Do you have a passion project?
I do. In January I joined the American Perimeter Trail Project, a leap of faith on my part. I took on the self-proclaimed role of coordinator I had no idea what exactly I would be doing, but I knew in my heart, in my body, that it was what I meant to do. Shortly after beginning my role I found myself wrapped up in this project in ways I could have never imagined. What began as a simple way to help someone else complete a crazy dream, quickly became my passion project as well. Over the past 10.5 months of being intimately involved with this I have found my footing, my stability and a beautiful community that feeds my heart.
I have watched this community step up, every single time we have needed them. From purchasing food, supplies, sending money, providing lodging and transportation, this community has become a family. I have never witnessed something quite like what they have done, many of them pouring out generosity for a total stranger, entrusting me with supplies to keep Rue hiking and safe. For months there were packages delivered to me for him, each box containing a bit of magic, a lot of love and reminding me what it's like to be a kid on Christmas morning. I opened each box, never knowing what it might contain, often holding back tears of gratitude. How beautiful is their love for him, for the project. I often struggle to adequately describe the impact this passion project has had not only on me, but my children as well.
I never imagined that they would participate in the way that they have, nor find the love for it that I have. What a gift I have been given. There is a complicated series of events that led me to this project, ones that were incredibly painful and ones that were full of beauty. As I experienced each one, especially the painful ones I had no idea that I would be where I am now. If you had told me a year ago I'd have large tubs of food and supplies for a hiker in Oregon taking up my garage I'd have laughed. If you had told me that I would find my feet, my grounding, my place, in a community that I helped grow, and along the way my best friend I would have shook my head at you and said that you must have me confused with someone else.

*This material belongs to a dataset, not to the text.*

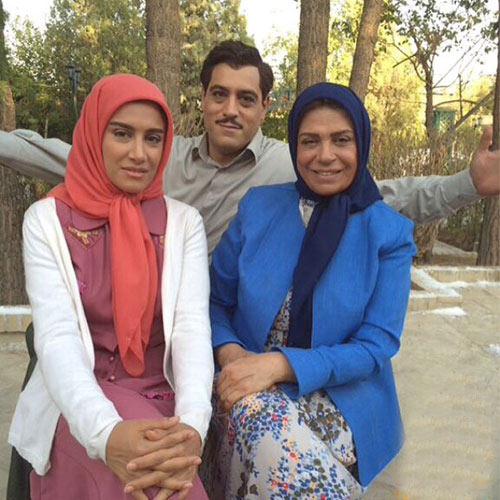 گوهر خیراندیش و دخترش آزاده اسماعیل خانی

My passion project is a blessing, something I give thanks for every night. I am thankful for the path that lead me here and the courage I had to say yes. I said yes, jumping fully into the unknown, and I thank God daily for that. Today is no exception, and while I am in the midst of a painful experience I am trying to reflect that often these experiences lead to beautiful opportunities. I am thankful, grateful, and blessed to have this project, this community and these experiences. They are a light, and they help me be a light.